We theoretically propose a dense coding scheme based on an infinite spin-1/2 Ising-XXZ diamond chain, where the Heisenberg spins dimer can be considered as a quantum channel. Using the transfer-matrix approach, we can obtain the analytical expression of the optimal dense coding capacity χ. The effects of anisotropy, external magnetic field, and temperature on χ in the diamond-like chain are discussed, respectively. It is found that χ is decayed with increasing the temperature, while the valid dense coding (χ>1) can be carried out by tuning the anisotropy parameter. Additionally, a certain external magnetic field can stimulate the enhancement of dense coding capacity. In an infinite spin-1/2 Ising-XXZ diamond chain, it has been shown that there exist two kinds of quantum phase transitions (QPTs) in zero-temperature phase diagram, i.e., one is that the ground state of system changes from the unentangled ferrimagnetic state to the entangled frustrated state and the other is from the entangled frustrated state to the unentangled ferromagnetic state.
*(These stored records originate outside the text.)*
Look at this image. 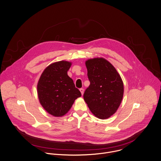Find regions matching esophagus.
Returning a JSON list of instances; mask_svg holds the SVG:
<instances>
[{"mask_svg":"<svg viewBox=\"0 0 161 161\" xmlns=\"http://www.w3.org/2000/svg\"><path fill=\"white\" fill-rule=\"evenodd\" d=\"M80 92H81L82 95H83L84 92V89H82V88H80Z\"/></svg>","mask_w":161,"mask_h":161,"instance_id":"1","label":"esophagus"}]
</instances>
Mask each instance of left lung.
Segmentation results:
<instances>
[{
  "instance_id": "1",
  "label": "left lung",
  "mask_w": 161,
  "mask_h": 161,
  "mask_svg": "<svg viewBox=\"0 0 161 161\" xmlns=\"http://www.w3.org/2000/svg\"><path fill=\"white\" fill-rule=\"evenodd\" d=\"M89 86L84 99L91 111L97 117L106 119L119 107L124 94L122 79L114 67L103 58L86 61Z\"/></svg>"
}]
</instances>
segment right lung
Here are the masks:
<instances>
[{"label": "right lung", "instance_id": "1", "mask_svg": "<svg viewBox=\"0 0 161 161\" xmlns=\"http://www.w3.org/2000/svg\"><path fill=\"white\" fill-rule=\"evenodd\" d=\"M70 65V62L63 60L51 64L42 74L37 84L41 105L55 117L65 114L74 101L81 96L73 80L67 75Z\"/></svg>", "mask_w": 161, "mask_h": 161}]
</instances>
Here, we propose that optimal dense coding capacity χ can be regarded as a new detector of QPTs in this diamond-like chain, and the relationship between χ and QPTs is well established.

Suggested Citation

  • Zheng, Yi-Dan & Mao, Zhu & Zhou, Bin, 2022. "Optimal dense coding and quantum phase transition in Ising-XXZ diamond chain," Physica A: Statistical Mechanics and its Applications, Elsevier, vol. 585(C).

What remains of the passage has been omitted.